──────── RAW RECORDS ────────

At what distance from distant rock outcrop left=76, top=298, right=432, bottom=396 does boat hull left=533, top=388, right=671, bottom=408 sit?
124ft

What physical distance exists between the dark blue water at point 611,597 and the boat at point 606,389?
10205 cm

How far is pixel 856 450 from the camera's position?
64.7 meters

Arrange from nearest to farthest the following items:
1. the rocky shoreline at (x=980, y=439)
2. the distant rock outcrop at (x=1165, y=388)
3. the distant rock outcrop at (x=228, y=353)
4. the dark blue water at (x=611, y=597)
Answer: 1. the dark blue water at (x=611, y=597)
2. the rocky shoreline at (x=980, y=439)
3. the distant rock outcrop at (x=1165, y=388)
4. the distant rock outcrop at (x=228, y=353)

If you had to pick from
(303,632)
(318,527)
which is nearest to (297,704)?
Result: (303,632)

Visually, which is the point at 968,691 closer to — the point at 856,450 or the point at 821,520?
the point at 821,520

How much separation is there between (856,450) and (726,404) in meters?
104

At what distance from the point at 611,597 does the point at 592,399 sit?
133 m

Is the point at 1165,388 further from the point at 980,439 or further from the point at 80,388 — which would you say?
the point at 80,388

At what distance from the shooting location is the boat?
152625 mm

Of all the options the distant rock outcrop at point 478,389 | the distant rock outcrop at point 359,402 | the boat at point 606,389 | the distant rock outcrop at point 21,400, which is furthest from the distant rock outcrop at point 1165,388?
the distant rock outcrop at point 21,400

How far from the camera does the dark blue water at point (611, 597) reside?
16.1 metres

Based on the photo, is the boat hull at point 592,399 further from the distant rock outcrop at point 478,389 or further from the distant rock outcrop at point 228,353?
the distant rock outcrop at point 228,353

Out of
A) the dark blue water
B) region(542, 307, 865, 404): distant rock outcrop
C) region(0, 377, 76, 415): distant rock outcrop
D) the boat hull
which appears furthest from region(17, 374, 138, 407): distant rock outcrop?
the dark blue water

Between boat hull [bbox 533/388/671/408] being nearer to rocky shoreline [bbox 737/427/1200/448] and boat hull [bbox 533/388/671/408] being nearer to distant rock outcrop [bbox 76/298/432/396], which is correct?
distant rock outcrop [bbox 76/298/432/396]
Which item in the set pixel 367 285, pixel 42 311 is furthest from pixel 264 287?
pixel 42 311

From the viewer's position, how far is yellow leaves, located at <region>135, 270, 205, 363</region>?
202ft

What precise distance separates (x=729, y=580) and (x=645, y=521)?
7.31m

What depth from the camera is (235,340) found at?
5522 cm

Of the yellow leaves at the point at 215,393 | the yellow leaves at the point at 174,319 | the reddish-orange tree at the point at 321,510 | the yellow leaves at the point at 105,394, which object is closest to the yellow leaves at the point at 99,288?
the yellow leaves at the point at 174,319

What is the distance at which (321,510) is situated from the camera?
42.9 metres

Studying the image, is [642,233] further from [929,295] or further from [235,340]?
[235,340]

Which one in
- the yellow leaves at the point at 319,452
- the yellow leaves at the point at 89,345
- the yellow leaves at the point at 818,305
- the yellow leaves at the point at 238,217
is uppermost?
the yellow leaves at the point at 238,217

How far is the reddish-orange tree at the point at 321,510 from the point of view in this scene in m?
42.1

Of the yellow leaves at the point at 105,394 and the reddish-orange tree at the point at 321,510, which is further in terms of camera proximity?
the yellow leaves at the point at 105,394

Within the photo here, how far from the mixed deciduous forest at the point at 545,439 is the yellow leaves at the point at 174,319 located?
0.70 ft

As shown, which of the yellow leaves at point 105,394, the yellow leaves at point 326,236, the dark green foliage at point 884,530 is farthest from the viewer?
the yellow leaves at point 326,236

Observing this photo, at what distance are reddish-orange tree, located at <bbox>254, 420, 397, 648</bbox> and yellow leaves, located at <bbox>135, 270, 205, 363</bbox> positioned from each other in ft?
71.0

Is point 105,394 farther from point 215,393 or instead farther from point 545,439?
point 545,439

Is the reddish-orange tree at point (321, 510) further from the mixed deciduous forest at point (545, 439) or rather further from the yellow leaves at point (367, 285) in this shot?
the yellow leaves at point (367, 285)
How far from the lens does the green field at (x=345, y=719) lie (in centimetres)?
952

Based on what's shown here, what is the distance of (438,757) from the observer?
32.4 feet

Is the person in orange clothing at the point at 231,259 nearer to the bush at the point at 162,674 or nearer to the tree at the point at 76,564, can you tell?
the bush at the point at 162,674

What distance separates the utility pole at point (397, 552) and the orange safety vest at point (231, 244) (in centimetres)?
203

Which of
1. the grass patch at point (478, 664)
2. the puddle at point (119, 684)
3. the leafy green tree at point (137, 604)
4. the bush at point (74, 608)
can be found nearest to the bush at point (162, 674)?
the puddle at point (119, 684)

────────

§ **WHAT YOU WILL DO**
Return each line of the data above that contains the word "nearest".

§ **RESULT OF THIS TASK**
Arrange from nearest to farthest the following items:
which is nearest to (297,704)?
can be found nearest to the bush at point (162, 674)?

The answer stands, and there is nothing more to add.